• TRECHO CITADO:
------------------------------------------------------------------------
O Brasil enfrenta um crescimento alarmante na resistência a antibióticos, especialmente entre bactérias Gram-negativas, que são responsáveis por infecções graves, como as urinárias e respiratórias. Esse problema é agravado por uma infraestrutura laboratorial deficiente, vigilância limitada e dificuldades de acesso a diagnósticos confiáveis e a antibióticos eficazes.

    Essas informações foram apresentadas em um relatório da Organização Mundial da Saúde (OMS) e debatidas na recente Cúpula Mundial de Saúde realizada em Berlim. O documento analisa dados de 23 milhões de infecções bacterianas coletados em 104 países entre 2016 e 2023, através do programa Global Antimicrobial Resistance and Use Surveillance System (GLASS) da OMS.

    De acordo com o relatório, no Brasil, as infecções urinárias causadas pelas bactérias Escherichia coli e Klebsiella pneumoniae apresentam uma resistência alarmante a antibióticos comuns, como as cefalosporinas de terceira geração e as fluoroquinolonas, com taxas superiores a 50%. Em contrapartida, no Chile, essas taxas são inferiores a 30%, sugerindo um controle mais eficaz no uso de antibióticos.
------------------------------------------------------------------------
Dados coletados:
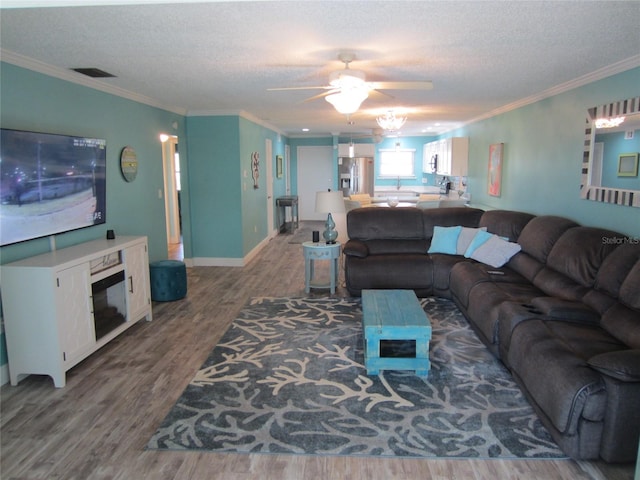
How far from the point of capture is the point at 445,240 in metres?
5.48

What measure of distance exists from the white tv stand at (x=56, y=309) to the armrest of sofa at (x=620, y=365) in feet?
11.0

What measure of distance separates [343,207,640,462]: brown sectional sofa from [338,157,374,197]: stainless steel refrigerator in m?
5.67

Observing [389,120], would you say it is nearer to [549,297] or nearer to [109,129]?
[109,129]

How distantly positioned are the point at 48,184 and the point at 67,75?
103 cm

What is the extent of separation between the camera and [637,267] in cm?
294

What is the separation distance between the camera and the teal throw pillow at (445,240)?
5418 millimetres

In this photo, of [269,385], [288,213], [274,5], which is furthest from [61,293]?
[288,213]

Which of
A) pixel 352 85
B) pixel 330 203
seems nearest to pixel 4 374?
pixel 352 85

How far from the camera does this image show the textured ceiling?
2338 millimetres

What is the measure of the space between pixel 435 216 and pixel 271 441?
4036 millimetres

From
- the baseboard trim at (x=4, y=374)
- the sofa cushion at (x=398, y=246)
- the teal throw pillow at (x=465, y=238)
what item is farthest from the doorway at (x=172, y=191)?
the teal throw pillow at (x=465, y=238)

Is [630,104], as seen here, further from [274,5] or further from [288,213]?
[288,213]

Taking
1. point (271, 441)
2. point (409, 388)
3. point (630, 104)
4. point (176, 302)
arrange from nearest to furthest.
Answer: point (271, 441)
point (409, 388)
point (630, 104)
point (176, 302)

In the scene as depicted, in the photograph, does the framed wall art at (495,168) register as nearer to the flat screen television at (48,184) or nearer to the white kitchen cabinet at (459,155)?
the white kitchen cabinet at (459,155)
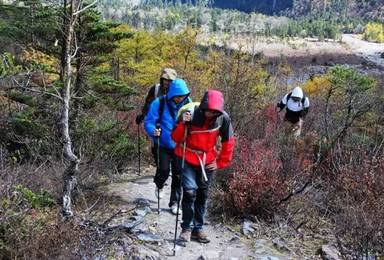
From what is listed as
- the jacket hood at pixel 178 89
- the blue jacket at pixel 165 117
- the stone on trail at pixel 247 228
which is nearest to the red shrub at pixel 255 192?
the stone on trail at pixel 247 228

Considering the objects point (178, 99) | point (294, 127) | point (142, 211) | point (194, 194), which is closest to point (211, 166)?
point (194, 194)

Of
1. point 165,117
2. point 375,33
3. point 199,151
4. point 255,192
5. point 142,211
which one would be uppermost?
point 165,117

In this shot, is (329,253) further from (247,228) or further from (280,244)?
(247,228)

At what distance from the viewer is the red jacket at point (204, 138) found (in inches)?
203

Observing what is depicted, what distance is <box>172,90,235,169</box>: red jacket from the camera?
5.17 metres

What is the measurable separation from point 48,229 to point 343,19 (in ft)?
533

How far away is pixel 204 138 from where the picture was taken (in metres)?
5.23

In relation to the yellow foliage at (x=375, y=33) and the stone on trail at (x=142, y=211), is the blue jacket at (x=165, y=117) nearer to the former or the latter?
the stone on trail at (x=142, y=211)

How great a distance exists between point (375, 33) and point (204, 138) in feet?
429

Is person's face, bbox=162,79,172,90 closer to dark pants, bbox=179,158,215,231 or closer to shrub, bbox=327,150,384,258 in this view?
dark pants, bbox=179,158,215,231

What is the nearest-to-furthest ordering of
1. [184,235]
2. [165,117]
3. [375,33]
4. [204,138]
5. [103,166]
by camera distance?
[204,138]
[184,235]
[165,117]
[103,166]
[375,33]

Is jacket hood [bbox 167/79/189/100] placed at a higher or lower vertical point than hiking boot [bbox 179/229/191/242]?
higher

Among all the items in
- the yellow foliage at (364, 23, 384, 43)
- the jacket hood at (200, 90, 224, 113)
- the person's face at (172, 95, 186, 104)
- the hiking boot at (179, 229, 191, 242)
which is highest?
the jacket hood at (200, 90, 224, 113)

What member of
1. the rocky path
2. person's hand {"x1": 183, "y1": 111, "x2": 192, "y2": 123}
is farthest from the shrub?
person's hand {"x1": 183, "y1": 111, "x2": 192, "y2": 123}
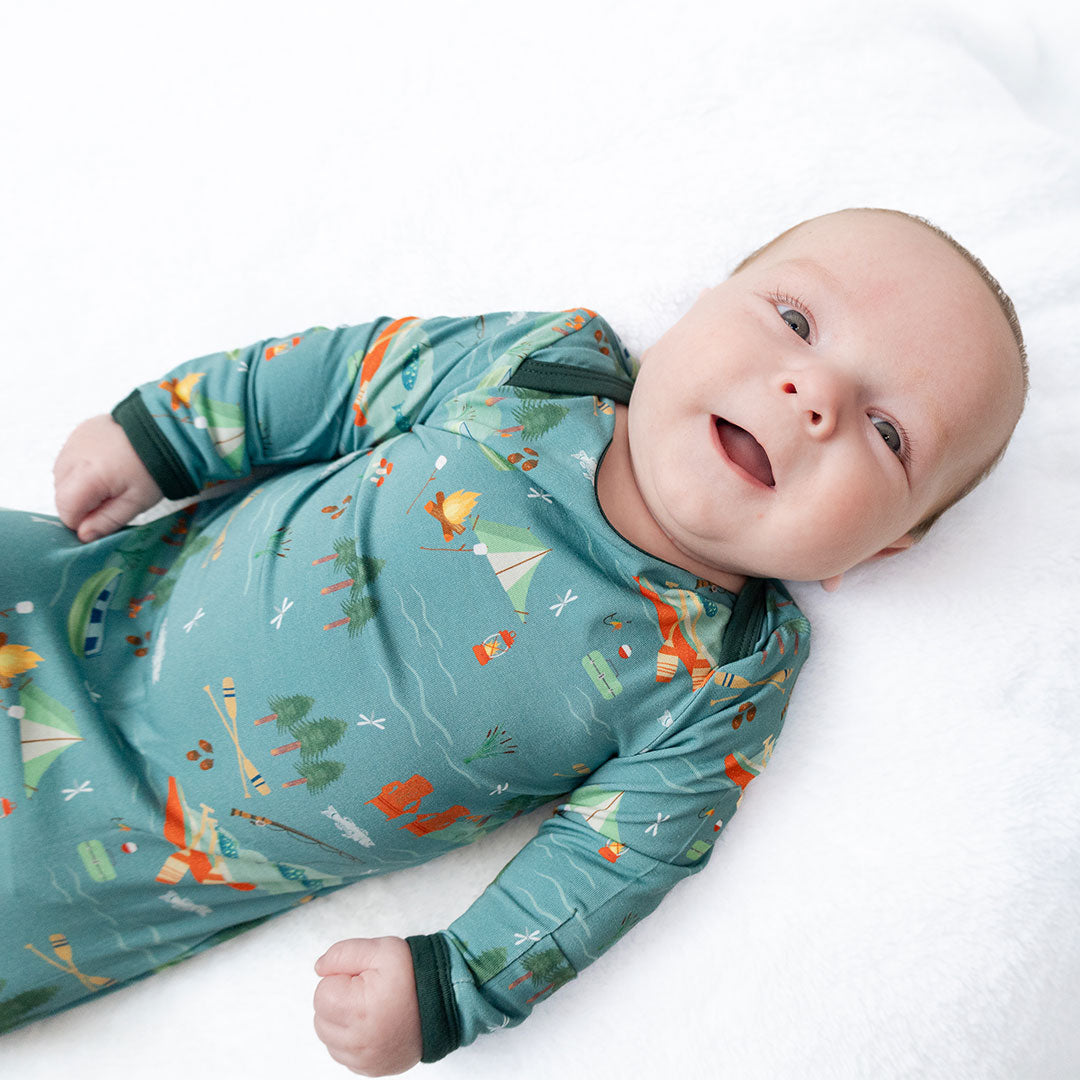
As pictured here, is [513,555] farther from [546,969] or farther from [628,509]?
[546,969]

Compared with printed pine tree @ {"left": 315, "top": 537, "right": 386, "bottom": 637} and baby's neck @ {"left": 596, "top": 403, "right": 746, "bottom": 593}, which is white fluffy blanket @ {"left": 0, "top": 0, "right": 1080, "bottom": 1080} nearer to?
baby's neck @ {"left": 596, "top": 403, "right": 746, "bottom": 593}

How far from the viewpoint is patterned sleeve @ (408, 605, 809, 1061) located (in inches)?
37.8

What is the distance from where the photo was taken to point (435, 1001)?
940mm

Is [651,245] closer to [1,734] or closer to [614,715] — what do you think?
[614,715]

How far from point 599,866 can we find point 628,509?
0.40 meters

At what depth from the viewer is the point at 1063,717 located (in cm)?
105

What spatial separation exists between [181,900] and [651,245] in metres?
1.02

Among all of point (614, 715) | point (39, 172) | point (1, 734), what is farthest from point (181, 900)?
point (39, 172)

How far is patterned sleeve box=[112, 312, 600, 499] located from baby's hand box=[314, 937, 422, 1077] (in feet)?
1.97

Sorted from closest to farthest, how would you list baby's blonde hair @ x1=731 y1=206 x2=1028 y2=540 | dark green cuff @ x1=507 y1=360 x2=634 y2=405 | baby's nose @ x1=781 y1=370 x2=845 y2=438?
baby's nose @ x1=781 y1=370 x2=845 y2=438, baby's blonde hair @ x1=731 y1=206 x2=1028 y2=540, dark green cuff @ x1=507 y1=360 x2=634 y2=405

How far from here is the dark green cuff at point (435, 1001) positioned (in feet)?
3.07

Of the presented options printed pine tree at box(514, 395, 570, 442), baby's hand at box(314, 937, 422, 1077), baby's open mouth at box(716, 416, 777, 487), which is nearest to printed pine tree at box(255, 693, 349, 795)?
baby's hand at box(314, 937, 422, 1077)

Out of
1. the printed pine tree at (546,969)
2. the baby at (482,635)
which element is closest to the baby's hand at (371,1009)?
the baby at (482,635)

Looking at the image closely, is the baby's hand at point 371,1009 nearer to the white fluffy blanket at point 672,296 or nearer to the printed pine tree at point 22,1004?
the white fluffy blanket at point 672,296
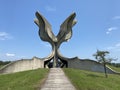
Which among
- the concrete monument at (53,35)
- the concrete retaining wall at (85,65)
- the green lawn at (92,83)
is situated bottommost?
the green lawn at (92,83)

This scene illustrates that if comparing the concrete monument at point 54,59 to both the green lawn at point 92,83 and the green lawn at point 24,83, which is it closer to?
the green lawn at point 24,83

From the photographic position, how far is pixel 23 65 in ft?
135

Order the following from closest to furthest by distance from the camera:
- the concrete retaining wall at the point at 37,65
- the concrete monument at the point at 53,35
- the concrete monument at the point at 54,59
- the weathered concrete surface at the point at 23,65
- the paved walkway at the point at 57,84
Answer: the paved walkway at the point at 57,84 → the weathered concrete surface at the point at 23,65 → the concrete retaining wall at the point at 37,65 → the concrete monument at the point at 54,59 → the concrete monument at the point at 53,35

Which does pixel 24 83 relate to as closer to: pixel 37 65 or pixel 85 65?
pixel 37 65

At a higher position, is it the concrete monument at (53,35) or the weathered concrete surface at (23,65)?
the concrete monument at (53,35)

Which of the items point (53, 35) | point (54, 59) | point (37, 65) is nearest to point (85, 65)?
point (54, 59)

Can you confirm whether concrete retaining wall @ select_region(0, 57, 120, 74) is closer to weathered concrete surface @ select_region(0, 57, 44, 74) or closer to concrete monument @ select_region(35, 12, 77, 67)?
weathered concrete surface @ select_region(0, 57, 44, 74)

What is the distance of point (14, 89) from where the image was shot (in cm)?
1342

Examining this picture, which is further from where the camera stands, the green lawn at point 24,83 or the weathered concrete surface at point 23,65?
the weathered concrete surface at point 23,65

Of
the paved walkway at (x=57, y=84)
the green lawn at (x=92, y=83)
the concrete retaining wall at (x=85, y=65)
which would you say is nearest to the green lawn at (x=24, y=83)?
the paved walkway at (x=57, y=84)

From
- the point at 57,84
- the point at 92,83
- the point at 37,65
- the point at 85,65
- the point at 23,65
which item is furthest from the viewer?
the point at 85,65

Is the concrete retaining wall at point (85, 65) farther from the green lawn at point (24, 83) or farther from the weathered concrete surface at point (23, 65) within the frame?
the green lawn at point (24, 83)

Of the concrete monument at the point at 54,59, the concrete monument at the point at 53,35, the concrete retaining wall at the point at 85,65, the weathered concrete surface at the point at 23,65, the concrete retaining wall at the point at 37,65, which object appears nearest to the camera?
the weathered concrete surface at the point at 23,65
------------------------------------------------------------------------
Cite textualmente a parte do texto sobre a resistência a antibióticos no Brasil que vai desde "De acordo com" até "uso de antibióticos.", incluindo ambos os trechos.

De acordo com o relatório, no Brasil, as infecções urinárias causadas pelas bactérias Escherichia coli e Klebsiella pneumoniae apresentam uma resistência alarmante a antibióticos comuns, como as cefalosporinas de terceira geração e as fluoroquinolonas, com taxas superiores a 50%. Em contrapartida, no Chile, essas taxas são inferiores a 30%, sugerindo um controle mais eficaz no uso de antibióticos.